List Comprehension in Haskell
List Comprehension is a construct for creating a new list based on some existing list. It’s used extensively for transforming or filtering a list into a new list. Even though it’s usually called as list comprehension or for comprehension, it’s applicable for other collection types such as Sets and Maps as well. It’s also a more concise and elegant alternative to map and reduce functions.

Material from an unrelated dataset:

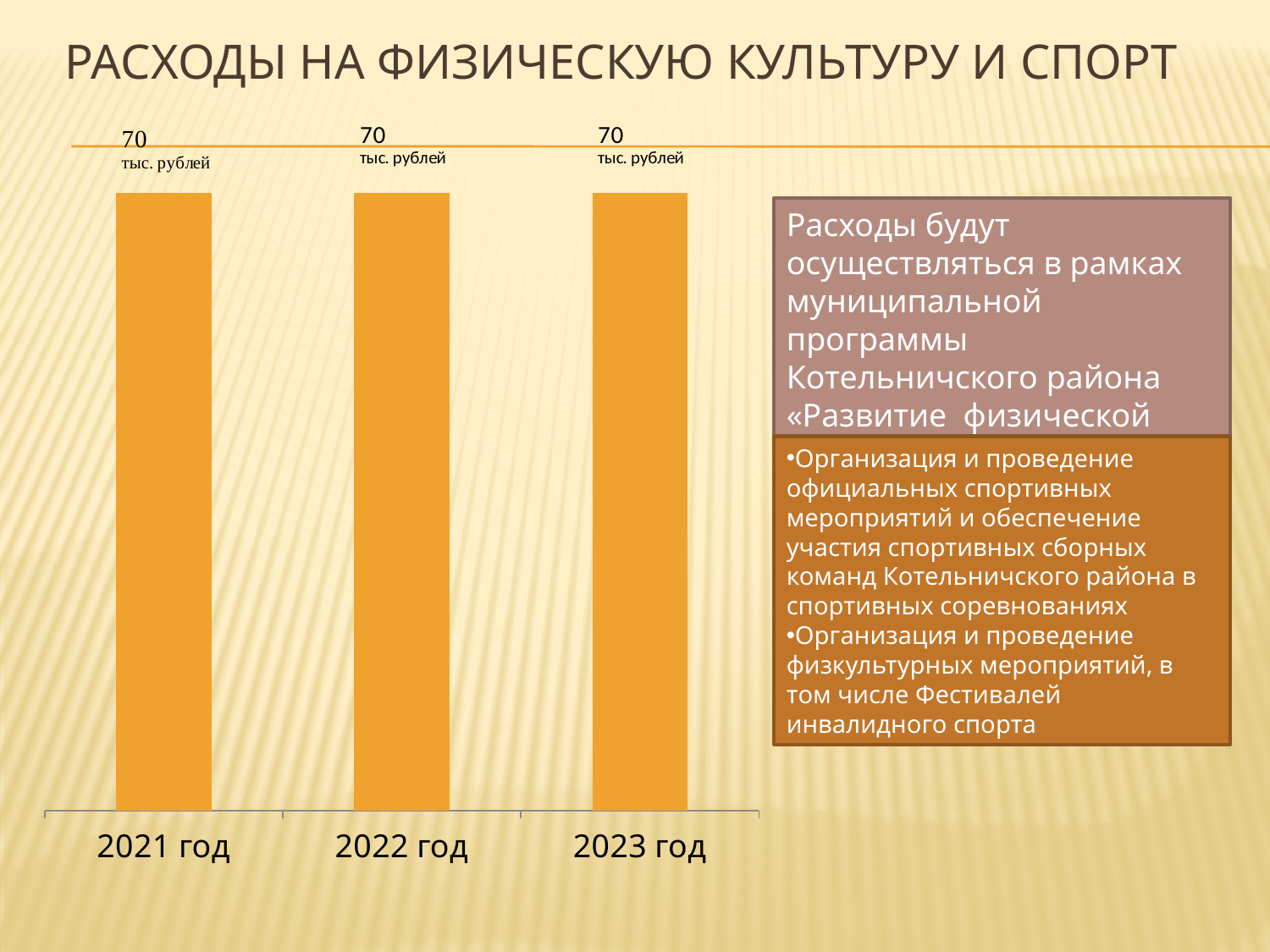
How many categories (years) are shown in the chart? 3 What is the title of the slide containing the chart? РАСХОДЫ НА ФИЗИЧЕСКУЮ КУЛЬТУРУ И СПОРТ In what units are the bar values given? тыс. рублей What is the difference between the values for 2021 год and 2023 год? 0 Is the value for 2022 год larger than, smaller than, or equal to the value for 2021 год? equal What kind of chart is shown on the slide? bar chart What is the value for 2023 год? 70 тыс. рублей Do the values rise, fall, or stay the same from 2021 год to 2023 год? stay the same Which year is the first category on the x axis? 2021 год What is the value for 2022 год? 70 тыс. рублей What is the value for 2021 год? 70 тыс. рублей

Haskell is probably the purest of all the mainstream functional programming languages. With this tag, also comes a lot of restrictions on impurity. Any impure task need to be done in an IO Action Monad, and is completely isolated from the pure functions.
List comprehension in Haskell has the following syntax
[(elem operation) | elem <- src, conditions]
--list of all multiples of 3
print [i | i <- [1..10], i `mod` 3 == 0]
--transform to 2 * elem
print [2*i | i <- [1..10]]
Let’s see some other examples
--list of tuple of (i, 2*i): [(1,2),(2,4),(3,6),(4,8),(5,10),(6,12),(7,14),(8,16),(9,18),(10,20)]
print [(i, 2*i) | i <- [1..10]]
--list of even product of all the pair of elements one from each list: [6,12,18,24,14,28,8,16,24,32,18,36]
print [i*j | i <- [6,7,8,9], j <- [1,2,3,4], (i*j) `mod` 2 == 0 ]
--factorial function for positive integers:
factorial :: Int -> Int
factorial 1 = 1
factorial n = n * factorial (n - 1)
--list of factorials of all elements
print [factorial i | i <- [1..10]]
--cool feature in Haskell through which we can do parallel list comprehension
--set the ParallelListComp Pragma if in GHCI mode
:set -XParallelListComp
--else
{-# LANGUAGE ParallelListComp #-}
--Parallel List comp. List of product of elements from first list with the element at the same index from the second list: [6,14,24,36]
[i * j | i <- [1..4] | j <- [6..9] ]
--zip the two lists: [(1,"One"),(2,"Two"),(3,"Three")]
[(i, j) | i <- [1..3] | j <- ["One", "Two", "Three"] ]
Note that some of the Haskell comprehensions mentioned above may only work in GHC compiler.